What is expected: Quote the rows below verbatim, starting with the line that contains "What is the measured" and going on through the line that contains "2.55 metres", with both of those lines included.
BEGIN Material provided
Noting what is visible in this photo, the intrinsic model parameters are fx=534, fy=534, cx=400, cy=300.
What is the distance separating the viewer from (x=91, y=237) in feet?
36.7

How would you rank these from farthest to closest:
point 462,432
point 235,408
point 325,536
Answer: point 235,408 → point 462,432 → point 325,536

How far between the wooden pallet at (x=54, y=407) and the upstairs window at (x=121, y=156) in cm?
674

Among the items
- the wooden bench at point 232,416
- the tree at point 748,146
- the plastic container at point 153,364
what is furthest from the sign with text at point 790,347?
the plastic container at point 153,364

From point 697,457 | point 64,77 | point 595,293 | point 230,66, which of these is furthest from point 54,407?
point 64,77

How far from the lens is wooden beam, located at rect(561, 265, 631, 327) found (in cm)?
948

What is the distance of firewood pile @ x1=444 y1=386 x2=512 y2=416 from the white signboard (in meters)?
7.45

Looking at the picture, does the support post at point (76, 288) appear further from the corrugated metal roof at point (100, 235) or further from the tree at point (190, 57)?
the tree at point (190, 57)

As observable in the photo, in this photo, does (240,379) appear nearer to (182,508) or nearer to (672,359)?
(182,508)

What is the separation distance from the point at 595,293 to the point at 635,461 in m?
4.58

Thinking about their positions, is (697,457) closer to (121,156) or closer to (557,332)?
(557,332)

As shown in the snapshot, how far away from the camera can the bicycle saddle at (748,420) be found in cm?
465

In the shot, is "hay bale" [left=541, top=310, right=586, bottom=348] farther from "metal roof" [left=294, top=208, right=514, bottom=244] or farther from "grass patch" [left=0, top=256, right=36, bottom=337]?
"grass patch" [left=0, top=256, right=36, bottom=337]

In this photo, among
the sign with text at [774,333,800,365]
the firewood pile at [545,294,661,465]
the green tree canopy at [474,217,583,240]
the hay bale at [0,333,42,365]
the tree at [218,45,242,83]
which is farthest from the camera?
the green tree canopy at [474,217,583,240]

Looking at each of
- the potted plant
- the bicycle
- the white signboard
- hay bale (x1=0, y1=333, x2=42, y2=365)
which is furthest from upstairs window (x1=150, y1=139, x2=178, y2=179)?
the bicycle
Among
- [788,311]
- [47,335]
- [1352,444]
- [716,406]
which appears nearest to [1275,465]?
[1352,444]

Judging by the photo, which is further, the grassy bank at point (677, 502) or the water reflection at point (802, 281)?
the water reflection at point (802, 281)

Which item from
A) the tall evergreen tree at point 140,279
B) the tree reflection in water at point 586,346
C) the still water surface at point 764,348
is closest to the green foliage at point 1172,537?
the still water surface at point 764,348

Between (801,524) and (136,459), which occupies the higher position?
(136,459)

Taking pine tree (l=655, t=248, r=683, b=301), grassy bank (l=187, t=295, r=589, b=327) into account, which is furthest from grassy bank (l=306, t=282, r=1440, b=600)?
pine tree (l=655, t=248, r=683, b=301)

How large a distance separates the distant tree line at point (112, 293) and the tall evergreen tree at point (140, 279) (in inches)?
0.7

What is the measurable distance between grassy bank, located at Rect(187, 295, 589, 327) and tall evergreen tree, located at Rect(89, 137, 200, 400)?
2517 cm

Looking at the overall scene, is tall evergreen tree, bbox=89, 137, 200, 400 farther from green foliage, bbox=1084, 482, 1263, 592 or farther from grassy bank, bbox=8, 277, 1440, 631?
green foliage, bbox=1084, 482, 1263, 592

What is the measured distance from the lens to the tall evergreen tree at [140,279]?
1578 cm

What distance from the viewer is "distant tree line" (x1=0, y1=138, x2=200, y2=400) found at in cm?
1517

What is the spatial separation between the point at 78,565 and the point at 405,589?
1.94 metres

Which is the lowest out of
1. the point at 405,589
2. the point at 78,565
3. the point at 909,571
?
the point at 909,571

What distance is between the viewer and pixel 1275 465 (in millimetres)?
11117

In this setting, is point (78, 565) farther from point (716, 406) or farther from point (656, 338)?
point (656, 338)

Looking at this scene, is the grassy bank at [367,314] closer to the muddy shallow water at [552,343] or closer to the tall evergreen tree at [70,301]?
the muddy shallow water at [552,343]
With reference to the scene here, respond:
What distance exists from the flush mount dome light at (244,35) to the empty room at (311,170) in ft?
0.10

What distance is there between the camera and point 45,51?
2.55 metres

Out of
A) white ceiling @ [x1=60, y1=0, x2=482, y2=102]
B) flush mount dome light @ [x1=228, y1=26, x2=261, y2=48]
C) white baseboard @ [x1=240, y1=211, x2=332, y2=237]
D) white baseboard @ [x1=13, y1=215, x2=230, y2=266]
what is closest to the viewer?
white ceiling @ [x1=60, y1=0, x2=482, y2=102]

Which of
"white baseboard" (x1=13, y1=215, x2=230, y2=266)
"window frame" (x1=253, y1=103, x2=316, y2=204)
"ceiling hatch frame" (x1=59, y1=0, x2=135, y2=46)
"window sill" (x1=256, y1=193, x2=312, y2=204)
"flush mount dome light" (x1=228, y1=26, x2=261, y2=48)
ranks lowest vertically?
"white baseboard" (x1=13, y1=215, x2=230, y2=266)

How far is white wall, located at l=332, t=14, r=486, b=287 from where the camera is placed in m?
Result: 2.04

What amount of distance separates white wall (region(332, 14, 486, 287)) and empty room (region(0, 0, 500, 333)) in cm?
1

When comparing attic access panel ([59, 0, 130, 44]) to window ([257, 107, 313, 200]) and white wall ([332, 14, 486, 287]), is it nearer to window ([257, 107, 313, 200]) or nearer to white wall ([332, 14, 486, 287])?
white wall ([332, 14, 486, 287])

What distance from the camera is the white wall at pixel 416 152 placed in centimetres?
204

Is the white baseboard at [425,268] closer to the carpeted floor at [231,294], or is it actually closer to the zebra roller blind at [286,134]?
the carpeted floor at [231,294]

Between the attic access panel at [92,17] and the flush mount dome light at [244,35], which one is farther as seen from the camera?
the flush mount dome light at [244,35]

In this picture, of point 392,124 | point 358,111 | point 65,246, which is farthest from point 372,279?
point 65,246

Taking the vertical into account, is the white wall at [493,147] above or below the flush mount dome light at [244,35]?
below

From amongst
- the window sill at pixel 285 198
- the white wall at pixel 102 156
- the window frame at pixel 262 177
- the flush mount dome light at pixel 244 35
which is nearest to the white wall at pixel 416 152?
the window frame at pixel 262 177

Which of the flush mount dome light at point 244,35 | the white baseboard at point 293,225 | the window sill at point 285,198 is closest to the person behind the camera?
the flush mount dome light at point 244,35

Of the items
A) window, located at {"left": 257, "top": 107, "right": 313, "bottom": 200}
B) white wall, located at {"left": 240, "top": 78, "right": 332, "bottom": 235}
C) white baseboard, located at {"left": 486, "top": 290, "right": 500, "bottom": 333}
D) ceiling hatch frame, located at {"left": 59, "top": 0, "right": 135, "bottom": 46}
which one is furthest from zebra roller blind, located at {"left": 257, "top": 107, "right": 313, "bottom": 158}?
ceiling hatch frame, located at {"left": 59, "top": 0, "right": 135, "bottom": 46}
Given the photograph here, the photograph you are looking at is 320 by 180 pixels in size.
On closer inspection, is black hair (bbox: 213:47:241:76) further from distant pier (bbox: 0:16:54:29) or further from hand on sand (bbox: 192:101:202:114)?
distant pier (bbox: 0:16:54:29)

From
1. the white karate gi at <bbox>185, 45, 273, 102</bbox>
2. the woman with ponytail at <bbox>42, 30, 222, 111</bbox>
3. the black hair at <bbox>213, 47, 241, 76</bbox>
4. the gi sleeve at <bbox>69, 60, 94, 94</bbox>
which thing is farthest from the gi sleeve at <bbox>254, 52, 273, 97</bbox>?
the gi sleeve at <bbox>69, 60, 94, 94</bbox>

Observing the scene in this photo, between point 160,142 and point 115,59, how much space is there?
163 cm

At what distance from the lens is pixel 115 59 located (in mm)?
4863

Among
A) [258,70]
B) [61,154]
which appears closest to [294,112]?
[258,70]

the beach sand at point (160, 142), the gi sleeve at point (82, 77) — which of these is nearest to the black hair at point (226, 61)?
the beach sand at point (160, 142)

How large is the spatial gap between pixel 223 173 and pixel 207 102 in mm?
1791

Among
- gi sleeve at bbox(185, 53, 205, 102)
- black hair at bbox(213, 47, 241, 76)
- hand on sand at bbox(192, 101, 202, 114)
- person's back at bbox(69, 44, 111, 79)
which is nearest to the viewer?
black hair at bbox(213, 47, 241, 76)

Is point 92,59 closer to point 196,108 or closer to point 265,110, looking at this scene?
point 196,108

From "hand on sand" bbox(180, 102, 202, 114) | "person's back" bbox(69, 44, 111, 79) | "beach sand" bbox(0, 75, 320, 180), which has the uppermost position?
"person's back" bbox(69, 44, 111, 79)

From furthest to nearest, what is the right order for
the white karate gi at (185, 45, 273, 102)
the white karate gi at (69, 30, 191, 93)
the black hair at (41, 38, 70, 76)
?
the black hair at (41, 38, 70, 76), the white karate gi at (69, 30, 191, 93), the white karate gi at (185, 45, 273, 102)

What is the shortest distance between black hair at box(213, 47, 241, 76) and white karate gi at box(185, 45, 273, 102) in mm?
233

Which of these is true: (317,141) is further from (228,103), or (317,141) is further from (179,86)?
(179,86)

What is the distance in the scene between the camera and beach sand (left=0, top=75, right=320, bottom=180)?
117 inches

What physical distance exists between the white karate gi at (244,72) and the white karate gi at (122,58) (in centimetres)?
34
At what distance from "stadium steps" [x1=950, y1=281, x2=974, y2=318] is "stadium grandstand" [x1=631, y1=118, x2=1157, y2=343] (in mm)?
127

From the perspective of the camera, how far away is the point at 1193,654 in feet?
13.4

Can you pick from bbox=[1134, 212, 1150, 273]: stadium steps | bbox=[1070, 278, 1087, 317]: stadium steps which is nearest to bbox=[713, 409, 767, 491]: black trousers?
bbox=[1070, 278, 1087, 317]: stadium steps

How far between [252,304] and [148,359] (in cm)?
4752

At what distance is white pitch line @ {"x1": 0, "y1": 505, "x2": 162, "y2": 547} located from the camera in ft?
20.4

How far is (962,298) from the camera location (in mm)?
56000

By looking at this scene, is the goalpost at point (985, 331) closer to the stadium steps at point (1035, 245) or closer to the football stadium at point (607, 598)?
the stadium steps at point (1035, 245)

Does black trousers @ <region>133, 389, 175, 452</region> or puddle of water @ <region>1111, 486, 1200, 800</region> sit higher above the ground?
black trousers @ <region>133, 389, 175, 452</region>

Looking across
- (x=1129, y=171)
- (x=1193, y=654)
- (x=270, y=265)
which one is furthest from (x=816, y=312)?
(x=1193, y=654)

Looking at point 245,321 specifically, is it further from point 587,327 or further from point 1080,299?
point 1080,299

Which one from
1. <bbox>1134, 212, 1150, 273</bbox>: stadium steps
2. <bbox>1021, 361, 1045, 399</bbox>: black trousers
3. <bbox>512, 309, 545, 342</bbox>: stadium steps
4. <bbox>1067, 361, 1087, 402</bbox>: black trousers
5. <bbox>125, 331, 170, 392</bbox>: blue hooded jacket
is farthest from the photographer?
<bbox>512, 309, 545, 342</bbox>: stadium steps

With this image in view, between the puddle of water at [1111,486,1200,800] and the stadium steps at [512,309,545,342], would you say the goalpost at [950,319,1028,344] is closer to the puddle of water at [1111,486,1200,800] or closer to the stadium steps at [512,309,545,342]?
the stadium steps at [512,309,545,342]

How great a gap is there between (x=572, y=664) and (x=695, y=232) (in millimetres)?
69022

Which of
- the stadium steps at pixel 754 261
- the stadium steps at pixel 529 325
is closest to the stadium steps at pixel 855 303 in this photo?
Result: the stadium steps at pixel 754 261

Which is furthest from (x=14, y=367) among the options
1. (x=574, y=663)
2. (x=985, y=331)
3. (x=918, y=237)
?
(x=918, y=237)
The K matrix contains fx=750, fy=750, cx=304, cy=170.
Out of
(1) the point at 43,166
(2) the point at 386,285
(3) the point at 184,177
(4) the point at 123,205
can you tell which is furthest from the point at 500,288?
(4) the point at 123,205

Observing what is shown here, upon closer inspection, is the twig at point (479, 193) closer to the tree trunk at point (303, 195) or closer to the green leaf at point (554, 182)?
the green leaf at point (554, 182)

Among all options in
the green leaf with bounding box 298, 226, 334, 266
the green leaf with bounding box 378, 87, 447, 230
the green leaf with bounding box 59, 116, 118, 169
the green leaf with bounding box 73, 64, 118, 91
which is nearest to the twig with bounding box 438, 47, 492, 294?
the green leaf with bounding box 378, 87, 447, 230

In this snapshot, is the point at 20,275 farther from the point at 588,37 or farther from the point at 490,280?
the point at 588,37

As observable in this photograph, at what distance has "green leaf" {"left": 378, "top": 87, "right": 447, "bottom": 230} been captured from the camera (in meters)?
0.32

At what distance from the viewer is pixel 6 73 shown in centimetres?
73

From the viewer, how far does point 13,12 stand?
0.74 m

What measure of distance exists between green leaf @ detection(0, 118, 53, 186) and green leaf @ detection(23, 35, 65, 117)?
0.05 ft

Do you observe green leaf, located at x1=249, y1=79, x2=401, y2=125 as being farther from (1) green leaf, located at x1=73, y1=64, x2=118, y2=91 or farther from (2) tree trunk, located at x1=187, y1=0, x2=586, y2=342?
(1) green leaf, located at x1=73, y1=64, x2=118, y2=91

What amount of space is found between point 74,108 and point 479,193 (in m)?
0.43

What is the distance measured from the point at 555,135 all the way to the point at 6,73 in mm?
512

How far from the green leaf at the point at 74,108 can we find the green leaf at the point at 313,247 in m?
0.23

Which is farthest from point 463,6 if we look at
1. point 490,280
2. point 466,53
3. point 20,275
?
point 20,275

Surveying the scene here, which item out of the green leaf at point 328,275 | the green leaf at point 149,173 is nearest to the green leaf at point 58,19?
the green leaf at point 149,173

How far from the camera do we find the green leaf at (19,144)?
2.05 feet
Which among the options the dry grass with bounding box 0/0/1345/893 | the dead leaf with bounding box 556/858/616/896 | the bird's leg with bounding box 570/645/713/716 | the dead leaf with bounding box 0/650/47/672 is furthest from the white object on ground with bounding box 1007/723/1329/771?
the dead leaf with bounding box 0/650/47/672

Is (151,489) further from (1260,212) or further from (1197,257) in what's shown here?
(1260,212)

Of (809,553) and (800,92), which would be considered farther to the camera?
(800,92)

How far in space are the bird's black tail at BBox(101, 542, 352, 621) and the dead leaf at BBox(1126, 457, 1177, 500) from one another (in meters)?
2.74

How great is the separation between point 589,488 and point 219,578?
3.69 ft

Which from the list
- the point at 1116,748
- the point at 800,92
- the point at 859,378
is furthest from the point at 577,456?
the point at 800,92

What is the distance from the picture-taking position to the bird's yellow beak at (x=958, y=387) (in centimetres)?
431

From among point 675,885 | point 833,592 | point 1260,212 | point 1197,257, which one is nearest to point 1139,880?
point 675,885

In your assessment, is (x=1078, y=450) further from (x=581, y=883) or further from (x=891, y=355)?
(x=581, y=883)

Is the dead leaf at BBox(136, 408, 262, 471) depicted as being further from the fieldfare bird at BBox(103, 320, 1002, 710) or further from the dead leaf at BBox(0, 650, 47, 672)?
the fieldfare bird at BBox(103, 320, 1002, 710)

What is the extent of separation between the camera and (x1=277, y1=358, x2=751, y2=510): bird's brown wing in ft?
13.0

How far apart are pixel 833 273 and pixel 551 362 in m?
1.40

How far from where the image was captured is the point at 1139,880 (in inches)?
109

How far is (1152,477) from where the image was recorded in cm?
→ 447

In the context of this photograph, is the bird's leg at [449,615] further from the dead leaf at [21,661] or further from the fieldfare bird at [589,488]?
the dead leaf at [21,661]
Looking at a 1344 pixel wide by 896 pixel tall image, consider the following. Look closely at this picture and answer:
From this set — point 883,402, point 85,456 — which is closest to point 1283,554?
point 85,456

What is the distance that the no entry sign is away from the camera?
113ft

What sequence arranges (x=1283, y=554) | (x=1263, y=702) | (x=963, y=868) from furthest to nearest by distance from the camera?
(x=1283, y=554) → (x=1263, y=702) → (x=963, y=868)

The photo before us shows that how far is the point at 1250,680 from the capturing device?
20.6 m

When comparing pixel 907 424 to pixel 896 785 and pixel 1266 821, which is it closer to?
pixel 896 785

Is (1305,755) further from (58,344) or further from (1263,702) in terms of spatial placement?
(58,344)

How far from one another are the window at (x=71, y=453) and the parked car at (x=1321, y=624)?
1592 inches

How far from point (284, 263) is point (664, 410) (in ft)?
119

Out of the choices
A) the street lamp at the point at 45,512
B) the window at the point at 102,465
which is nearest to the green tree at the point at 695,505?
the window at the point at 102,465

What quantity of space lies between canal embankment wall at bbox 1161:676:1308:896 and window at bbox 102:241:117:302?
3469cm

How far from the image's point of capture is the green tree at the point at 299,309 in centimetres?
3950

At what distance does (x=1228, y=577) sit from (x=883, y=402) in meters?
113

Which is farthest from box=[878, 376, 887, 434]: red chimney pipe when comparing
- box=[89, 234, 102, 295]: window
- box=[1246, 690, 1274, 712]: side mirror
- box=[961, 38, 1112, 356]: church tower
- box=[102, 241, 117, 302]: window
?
END Material provided
Answer for this exercise:
What is the measured distance from the lens to the tall evergreen tree at [140,279]?
1578 cm

What distance from the viewer is "distant tree line" (x1=0, y1=138, x2=200, y2=400) found at in cm?
1517

What is the spatial separation between the point at 78,565 and the point at 405,589?
1.94 metres

Which is the lowest out of
1. the point at 405,589
2. the point at 78,565
3. the point at 909,571
?
the point at 909,571

What distance is between the viewer and pixel 1275 465 (in millimetres)?
11117

In this setting, is point (78, 565) farther from point (716, 406) or farther from point (656, 338)?
point (656, 338)

Looking at this scene, is the grassy bank at [367,314] closer to the muddy shallow water at [552,343] or closer to the tall evergreen tree at [70,301]?
the muddy shallow water at [552,343]
With reference to the scene here, respond:
What distance exists from the flush mount dome light at (244,35) to the empty room at (311,170) in ft?
0.10

What distance is there between the camera and point 45,51?
2.55 metres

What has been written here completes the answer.